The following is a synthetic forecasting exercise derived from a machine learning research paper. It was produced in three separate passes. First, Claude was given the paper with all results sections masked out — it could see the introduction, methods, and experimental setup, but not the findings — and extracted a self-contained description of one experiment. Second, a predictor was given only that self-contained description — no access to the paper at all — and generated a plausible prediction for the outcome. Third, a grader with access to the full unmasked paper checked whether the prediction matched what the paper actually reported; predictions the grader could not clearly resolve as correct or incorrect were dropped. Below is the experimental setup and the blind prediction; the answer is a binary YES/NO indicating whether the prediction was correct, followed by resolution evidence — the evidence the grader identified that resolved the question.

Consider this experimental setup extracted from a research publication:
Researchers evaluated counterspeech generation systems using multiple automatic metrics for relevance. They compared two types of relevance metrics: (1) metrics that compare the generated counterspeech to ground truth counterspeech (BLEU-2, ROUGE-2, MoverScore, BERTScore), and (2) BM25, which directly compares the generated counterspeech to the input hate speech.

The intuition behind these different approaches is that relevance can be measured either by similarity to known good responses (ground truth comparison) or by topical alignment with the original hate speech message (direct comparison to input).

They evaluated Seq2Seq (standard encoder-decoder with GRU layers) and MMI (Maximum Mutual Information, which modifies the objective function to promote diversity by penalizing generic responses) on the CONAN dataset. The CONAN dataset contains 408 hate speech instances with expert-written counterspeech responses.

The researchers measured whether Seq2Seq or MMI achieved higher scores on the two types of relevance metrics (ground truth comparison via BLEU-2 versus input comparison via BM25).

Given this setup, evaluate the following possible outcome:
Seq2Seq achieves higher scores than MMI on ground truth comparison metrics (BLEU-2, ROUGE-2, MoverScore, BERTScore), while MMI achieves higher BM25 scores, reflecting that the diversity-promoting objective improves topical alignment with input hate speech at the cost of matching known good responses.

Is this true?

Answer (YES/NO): NO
------
#### Exercise goal:
The response has to give back every record verbatim.

#### Solution for this exercise:
The following is a synthetic forecasting exercise derived from a machine learning research paper. It was produced in three separate passes. First, Claude was given the paper with all results sections masked out — it could see the introduction, methods, and experimental setup, but not the findings — and extracted a self-contained description of one experiment. Second, a predictor was given only that self-contained description — no access to the paper at all — and generated a plausible prediction for the outcome. Third, a grader with access to the full unmasked paper checked whether the prediction matched what the paper actually reported; predictions the grader could not clearly resolve as correct or incorrect were dropped. Below is the experimental setup and the blind prediction; the answer is a binary YES/NO indicating whether the prediction was correct, followed by resolution evidence — the evidence the grader identified that resolved the question.

Consider this experimental setup extracted from a research publication:
Researchers evaluated counterspeech generation systems using multiple automatic metrics for relevance. They compared two types of relevance metrics: (1) metrics that compare the generated counterspeech to ground truth counterspeech (BLEU-2, ROUGE-2, MoverScore, BERTScore), and (2) BM25, which directly compares the generated counterspeech to the input hate speech.

The intuition behind these different approaches is that relevance can be measured either by similarity to known good responses (ground truth comparison) or by topical alignment with the original hate speech message (direct comparison to input).

They evaluated Seq2Seq (standard encoder-decoder with GRU layers) and MMI (Maximum Mutual Information, which modifies the objective function to promote diversity by penalizing generic responses) on the CONAN dataset. The CONAN dataset contains 408 hate speech instances with expert-written counterspeech responses.

The researchers measured whether Seq2Seq or MMI achieved higher scores on the two types of relevance metrics (ground truth comparison via BLEU-2 versus input comparison via BM25).

Given this setup, evaluate the following possible outcome:
Seq2Seq achieves higher scores than MMI on ground truth comparison metrics (BLEU-2, ROUGE-2, MoverScore, BERTScore), while MMI achieves higher BM25 scores, reflecting that the diversity-promoting objective improves topical alignment with input hate speech at the cost of matching known good responses.

Is this true?

Answer (YES/NO): NO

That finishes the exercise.